Когда я кончил перевязку, Джаксон объявил, что ему гораздо легче, и затем сказал:
-- Благодарю тебя!
-- Что это значит "благодарю"?
-- Это значит, что я испытываю чувство благодарности к тебе за то, что ты для меня сделал!
-- А что такое благодарность? -- продолжал допытываться я. -- Я никогда не слыхал от вас этого слова!
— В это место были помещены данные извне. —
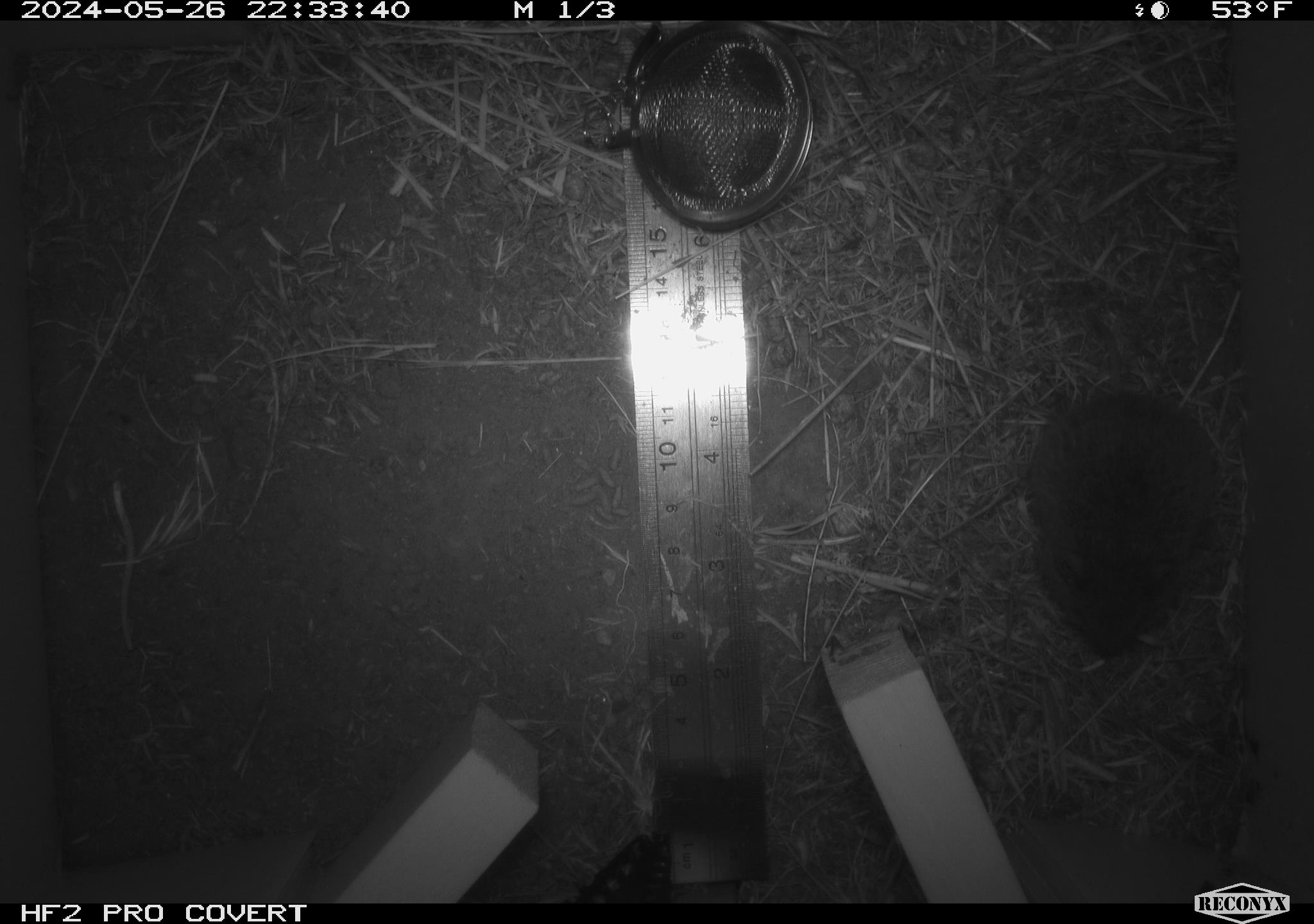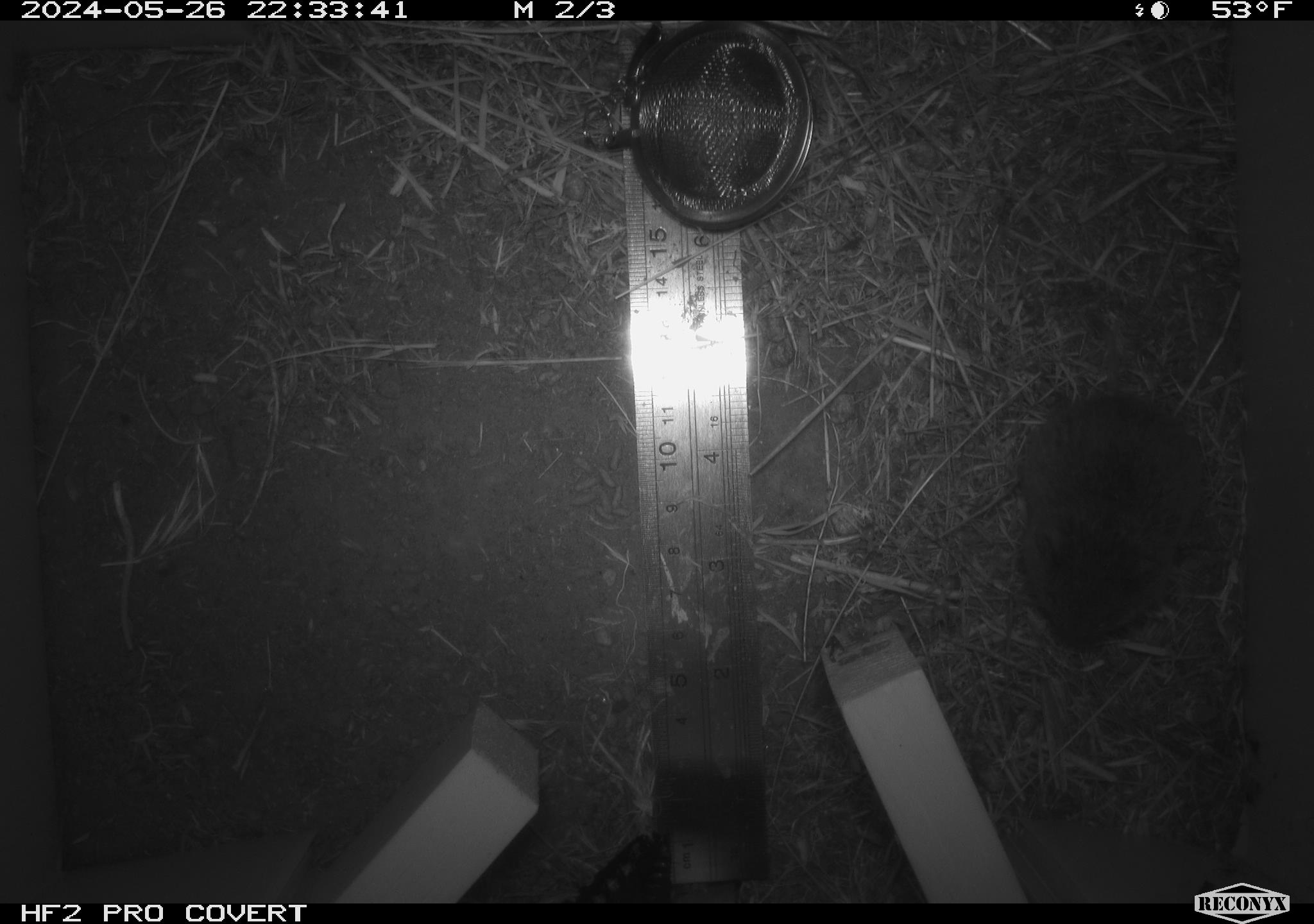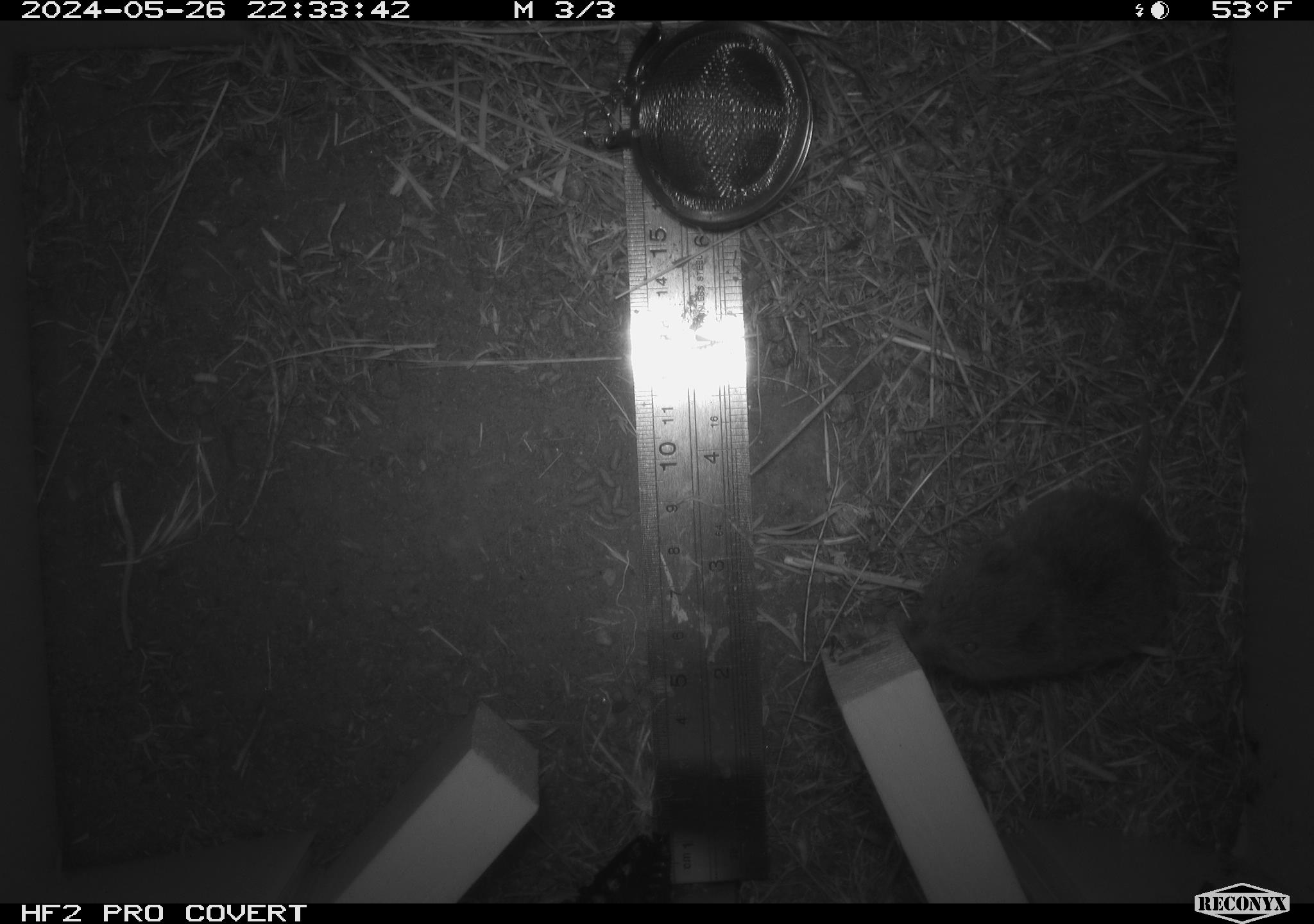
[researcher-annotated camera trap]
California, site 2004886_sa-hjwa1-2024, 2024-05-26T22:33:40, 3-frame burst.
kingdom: Animalia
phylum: Chordata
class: Mammalia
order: Rodentia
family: Cricetidae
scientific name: Cricetidae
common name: hamsters, voles, lemmings, and allies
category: cricetidae family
Cricetidae family (hamsters, voles, lemmings, and allies) (Cricetidae).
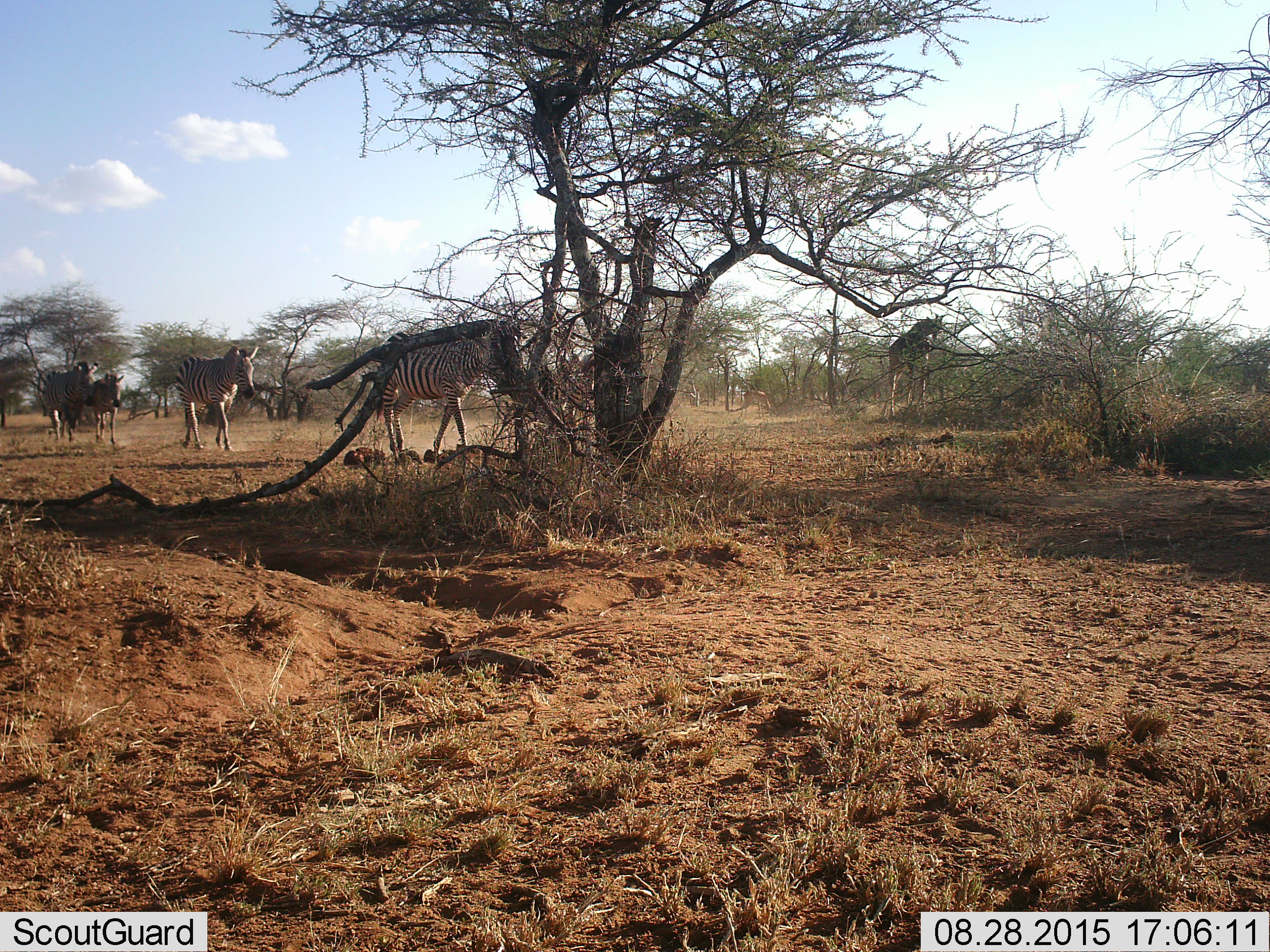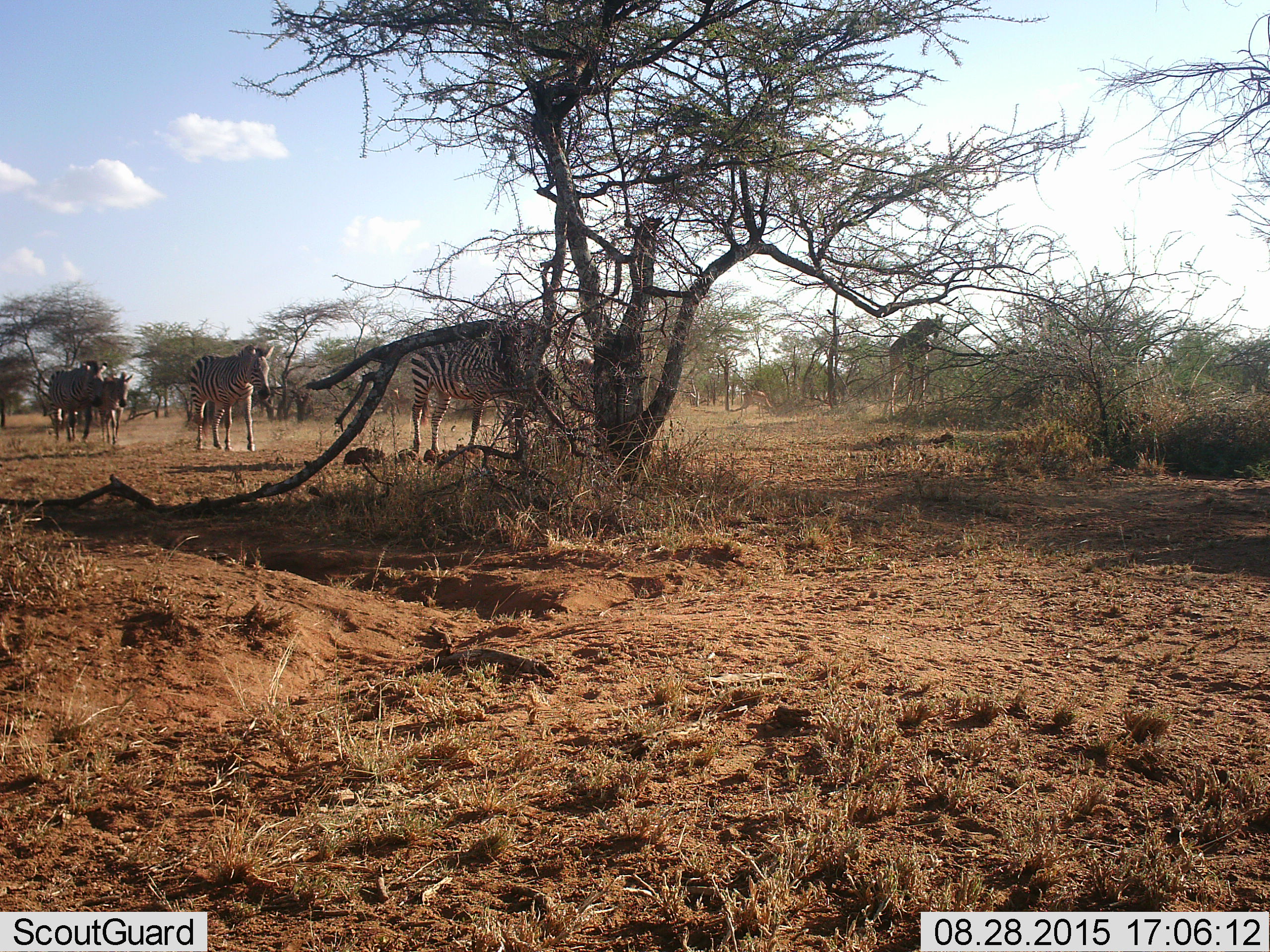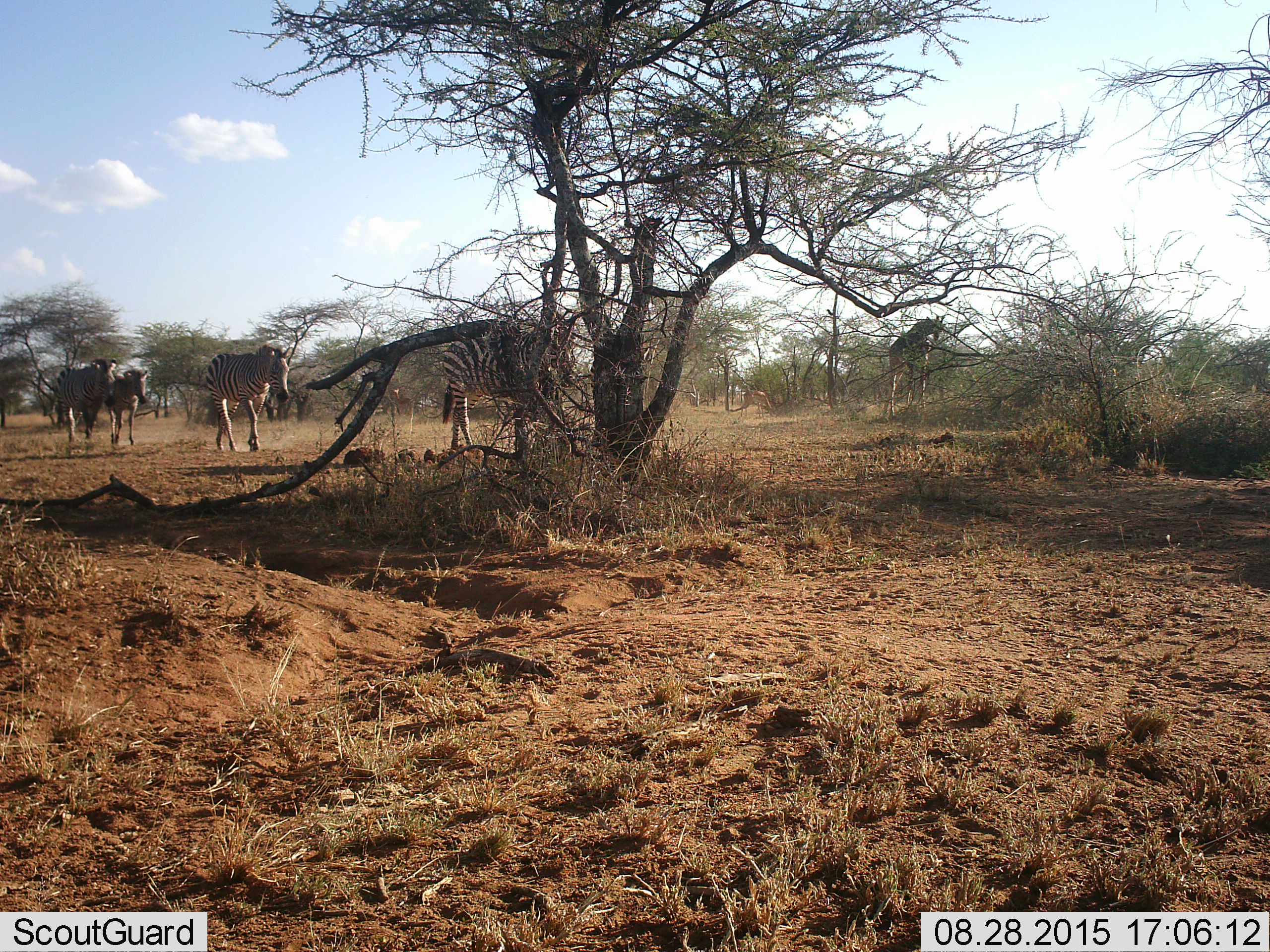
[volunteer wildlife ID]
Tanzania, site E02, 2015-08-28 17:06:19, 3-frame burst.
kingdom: Animalia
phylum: Chordata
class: Mammalia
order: Artiodactyla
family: Giraffidae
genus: Giraffa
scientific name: Giraffa camelopardalis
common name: giraffe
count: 1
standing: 56%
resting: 0%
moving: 12%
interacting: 0%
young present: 6%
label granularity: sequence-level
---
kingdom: Animalia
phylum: Chordata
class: Mammalia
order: Perissodactyla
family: Equidae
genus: Equus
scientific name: Equus quagga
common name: plains zebra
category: zebra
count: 5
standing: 10%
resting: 0%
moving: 95%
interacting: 0%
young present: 45%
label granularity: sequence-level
-- Увы, нет! -- ответил он. -- Было бы лучше для меня теперь, если бы ты слыхал его. Пойми же меня. Я испытываю к тебе хорошее чувство за то, что ты перевязал мою рану, и готов сделать для тебя все, что только могу. Если бы я не потерял зрения и был бы еще хозяином, как был им неделю тому назад, я не бил бы и не мучил тебя, а постарался бы хорошо с тобой обходиться. Понимаешь ли ты, что я тебе говорю?
-- Да, -- сказал я, -- думаю, что понимаю, и если вы объясните мне все, что я хочу знать, то я поверю вам!
-- Я сделаю это, как только немного поправлюсь, теперь я еще слишком слаб; ты должен подождать день или два, пока не пройдет лихорадка!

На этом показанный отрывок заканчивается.